Indeed, we intend to show how the PSN is structured in the context of the project without delving into all the details of the whole network. In fact, it is important to note that some branches and nodes are still in the process of development. The unveiled branches concern specific details related to sub-parts of the machine, which are needed for high-fidelity physical reconstruction, and then fall out from the scope of this work. Therefore, the analysis presented here will focus on the more mature nodes and branches, offering a representative view of the overall process.

In particular, Figure 7 shows a magnified version of the set of boxes “d-1” previously highlighted in Figure 6. This sequence of problems and solutions (and one information box) forms the starting set of PSN boxes for the branch “d” in Table 2.

A description of the specific boxes shown in Figure 7 is reported in

Table 3. Boxes highlighted in Figure 7.

Node	Description
a	This is a functional problem (i.e., “F” level of the FBS construct), and concerns the transformation of the grain into flour.
b	Since no alternative are possible, a direct “F-S” passage has been considered (red arrow). In fact, the specific box represents a structural solution (“S” level of the FBS construct), and actually represent the stone mill.
c	This is the principal functional problem derived by the adoption of the stone mill, i.e., related to the generation of the torque required to move it.

● INFORMATION PROVIDED:
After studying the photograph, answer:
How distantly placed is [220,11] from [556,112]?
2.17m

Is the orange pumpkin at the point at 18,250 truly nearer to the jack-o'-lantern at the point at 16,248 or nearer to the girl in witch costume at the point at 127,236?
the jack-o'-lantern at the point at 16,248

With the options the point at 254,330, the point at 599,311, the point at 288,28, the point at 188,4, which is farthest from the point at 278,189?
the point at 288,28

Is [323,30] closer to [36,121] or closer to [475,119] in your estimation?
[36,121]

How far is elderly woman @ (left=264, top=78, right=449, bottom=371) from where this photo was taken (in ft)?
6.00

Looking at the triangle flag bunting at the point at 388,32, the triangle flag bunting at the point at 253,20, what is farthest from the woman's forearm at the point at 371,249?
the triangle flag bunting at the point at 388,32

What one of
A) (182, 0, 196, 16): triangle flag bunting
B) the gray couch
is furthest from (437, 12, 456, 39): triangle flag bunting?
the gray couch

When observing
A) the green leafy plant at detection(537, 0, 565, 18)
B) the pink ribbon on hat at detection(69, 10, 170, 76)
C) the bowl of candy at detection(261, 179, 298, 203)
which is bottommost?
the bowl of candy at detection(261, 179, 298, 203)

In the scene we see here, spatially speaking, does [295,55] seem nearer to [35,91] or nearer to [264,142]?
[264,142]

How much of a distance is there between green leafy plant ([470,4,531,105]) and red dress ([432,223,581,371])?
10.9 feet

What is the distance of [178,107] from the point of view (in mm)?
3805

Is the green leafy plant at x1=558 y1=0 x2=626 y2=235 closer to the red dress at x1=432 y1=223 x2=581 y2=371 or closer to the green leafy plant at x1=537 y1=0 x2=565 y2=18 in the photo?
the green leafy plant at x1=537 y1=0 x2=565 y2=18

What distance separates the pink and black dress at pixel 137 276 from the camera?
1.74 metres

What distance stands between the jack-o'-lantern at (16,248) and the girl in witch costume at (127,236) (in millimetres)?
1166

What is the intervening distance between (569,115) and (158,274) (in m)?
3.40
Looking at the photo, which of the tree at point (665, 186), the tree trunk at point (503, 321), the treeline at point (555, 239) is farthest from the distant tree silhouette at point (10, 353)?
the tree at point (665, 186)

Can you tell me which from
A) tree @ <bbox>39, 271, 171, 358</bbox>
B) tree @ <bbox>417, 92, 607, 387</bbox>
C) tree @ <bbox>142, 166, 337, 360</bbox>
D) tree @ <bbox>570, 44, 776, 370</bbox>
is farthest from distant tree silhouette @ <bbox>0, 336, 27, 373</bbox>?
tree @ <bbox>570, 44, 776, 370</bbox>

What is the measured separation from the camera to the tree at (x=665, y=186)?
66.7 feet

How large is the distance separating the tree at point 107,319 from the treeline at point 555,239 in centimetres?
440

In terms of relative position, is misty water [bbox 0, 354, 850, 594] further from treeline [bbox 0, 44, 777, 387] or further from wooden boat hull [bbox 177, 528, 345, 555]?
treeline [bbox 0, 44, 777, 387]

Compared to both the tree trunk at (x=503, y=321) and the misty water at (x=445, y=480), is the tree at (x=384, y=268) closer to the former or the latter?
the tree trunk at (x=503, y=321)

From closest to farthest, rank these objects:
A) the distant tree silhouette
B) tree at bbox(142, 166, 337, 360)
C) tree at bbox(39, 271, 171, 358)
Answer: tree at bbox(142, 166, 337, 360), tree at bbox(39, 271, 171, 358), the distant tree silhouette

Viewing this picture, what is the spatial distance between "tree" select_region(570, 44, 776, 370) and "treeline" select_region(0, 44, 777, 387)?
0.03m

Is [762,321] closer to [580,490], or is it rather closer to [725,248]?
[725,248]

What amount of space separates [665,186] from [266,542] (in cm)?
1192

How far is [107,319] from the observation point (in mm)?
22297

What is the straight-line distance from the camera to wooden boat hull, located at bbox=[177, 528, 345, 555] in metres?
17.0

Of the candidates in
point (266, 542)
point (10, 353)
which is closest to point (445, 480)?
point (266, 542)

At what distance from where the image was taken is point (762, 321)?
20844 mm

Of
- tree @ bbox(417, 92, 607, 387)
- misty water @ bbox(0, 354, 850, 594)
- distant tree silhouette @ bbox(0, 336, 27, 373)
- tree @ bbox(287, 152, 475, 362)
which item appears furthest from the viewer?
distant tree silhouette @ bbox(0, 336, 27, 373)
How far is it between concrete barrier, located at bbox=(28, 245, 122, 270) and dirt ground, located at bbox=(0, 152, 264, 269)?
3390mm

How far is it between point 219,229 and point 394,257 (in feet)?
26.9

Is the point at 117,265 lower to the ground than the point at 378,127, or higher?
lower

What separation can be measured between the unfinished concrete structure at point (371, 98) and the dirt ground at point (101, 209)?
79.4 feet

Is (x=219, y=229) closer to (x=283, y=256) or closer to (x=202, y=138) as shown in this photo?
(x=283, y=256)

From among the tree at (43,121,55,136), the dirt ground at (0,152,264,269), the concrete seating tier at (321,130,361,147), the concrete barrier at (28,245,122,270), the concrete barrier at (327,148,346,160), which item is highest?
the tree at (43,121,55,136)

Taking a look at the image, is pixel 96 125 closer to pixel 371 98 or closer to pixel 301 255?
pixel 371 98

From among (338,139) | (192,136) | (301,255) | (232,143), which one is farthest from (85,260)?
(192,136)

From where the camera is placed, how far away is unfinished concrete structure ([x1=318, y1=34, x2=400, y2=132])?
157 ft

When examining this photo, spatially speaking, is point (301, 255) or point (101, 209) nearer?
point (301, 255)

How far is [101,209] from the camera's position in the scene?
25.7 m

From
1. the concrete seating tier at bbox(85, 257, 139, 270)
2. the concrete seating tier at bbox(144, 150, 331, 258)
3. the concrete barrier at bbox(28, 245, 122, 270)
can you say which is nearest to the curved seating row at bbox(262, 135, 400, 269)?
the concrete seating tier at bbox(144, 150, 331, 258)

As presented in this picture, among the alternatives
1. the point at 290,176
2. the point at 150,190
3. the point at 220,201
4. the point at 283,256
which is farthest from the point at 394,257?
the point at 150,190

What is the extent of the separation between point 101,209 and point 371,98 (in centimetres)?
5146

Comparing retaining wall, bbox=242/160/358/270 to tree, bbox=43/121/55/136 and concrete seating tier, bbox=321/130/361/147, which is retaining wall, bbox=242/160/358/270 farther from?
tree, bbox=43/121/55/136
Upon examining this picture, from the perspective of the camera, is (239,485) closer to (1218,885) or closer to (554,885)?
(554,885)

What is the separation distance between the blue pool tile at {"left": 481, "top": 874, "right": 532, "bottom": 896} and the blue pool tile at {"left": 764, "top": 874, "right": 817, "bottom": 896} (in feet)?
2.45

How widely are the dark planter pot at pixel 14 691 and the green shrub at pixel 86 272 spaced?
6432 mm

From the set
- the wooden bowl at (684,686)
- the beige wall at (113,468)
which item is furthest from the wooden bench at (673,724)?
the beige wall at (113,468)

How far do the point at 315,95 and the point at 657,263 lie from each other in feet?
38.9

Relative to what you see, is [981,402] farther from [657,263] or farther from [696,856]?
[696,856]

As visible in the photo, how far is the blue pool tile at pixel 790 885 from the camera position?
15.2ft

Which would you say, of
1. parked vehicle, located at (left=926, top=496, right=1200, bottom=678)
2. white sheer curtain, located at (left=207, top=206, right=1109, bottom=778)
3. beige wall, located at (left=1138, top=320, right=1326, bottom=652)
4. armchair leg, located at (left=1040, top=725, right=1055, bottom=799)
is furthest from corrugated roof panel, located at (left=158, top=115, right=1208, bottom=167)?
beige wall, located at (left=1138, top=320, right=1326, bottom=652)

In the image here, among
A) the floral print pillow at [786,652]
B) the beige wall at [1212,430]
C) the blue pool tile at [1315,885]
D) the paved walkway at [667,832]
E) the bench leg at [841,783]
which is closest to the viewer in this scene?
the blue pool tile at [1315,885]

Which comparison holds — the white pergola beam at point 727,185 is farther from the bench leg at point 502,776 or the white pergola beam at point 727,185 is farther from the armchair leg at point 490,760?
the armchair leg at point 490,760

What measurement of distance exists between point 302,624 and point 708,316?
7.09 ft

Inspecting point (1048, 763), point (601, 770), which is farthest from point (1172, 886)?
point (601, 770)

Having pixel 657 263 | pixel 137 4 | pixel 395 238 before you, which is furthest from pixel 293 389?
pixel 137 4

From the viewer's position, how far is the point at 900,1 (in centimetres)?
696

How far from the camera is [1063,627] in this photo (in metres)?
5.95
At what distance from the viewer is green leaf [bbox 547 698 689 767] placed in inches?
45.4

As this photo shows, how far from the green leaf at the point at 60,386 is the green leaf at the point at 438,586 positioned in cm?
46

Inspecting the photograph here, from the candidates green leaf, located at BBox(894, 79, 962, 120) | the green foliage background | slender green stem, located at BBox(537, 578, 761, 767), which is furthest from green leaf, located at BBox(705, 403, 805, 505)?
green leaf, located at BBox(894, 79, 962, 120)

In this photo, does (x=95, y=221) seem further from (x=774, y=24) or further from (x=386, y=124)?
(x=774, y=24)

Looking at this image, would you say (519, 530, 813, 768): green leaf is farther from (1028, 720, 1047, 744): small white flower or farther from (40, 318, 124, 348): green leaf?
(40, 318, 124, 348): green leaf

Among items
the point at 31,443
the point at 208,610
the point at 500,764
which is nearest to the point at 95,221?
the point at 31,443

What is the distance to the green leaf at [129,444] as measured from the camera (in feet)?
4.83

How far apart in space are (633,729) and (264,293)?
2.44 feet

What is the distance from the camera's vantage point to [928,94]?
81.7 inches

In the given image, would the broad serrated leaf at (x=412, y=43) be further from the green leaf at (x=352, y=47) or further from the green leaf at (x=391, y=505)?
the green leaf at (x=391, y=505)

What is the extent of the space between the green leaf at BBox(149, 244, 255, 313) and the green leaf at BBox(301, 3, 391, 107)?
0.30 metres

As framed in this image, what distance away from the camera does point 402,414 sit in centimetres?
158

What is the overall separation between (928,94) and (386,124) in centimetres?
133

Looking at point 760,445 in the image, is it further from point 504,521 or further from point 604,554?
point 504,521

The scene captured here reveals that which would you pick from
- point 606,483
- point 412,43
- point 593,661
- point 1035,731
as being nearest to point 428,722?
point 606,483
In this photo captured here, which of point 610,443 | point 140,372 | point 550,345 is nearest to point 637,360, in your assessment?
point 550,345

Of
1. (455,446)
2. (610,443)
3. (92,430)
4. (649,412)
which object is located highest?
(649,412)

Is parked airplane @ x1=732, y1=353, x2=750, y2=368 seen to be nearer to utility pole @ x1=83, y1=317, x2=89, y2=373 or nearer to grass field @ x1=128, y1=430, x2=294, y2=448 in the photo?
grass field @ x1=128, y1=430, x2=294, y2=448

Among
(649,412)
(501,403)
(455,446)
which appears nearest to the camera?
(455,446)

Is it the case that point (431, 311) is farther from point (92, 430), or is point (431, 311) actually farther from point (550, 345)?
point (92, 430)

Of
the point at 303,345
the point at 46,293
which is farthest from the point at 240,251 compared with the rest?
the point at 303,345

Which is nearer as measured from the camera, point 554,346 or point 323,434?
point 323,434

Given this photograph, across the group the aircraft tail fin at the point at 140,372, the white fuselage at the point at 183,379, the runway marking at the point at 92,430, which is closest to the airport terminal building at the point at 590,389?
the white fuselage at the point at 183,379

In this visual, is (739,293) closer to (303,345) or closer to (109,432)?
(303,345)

● THINGS TO DO:
A. Using the PSN excerpt, explain why the analysis focuses on the more mature nodes and branches.
B. Repeat the part of the PSN excerpt starting with "Indeed, we intend" and going on through "the overall process.".

● LIST OF SOLUTIONS:
A. Some branches and nodes of the network are still being developed. The unfinished branches cover specific details of sub-parts of the machine, which are needed for high-fidelity physical reconstruction and fall outside the scope of the work. Focusing on the more mature parts still gives a representative view of the overall process.

B.
Indeed, we intend to show how the PSN is structured in the context of the project without delving into all the details of the whole network. In fact, it is important to note that some branches and nodes are still in the process of development. The unveiled branches concern specific details related to sub-parts of the machine, which are needed for high-fidelity physical reconstruction, and then fall out from the scope of this work. Therefore, the analysis presented here will focus on the more mature nodes and branches, offering a representative view of the overall process.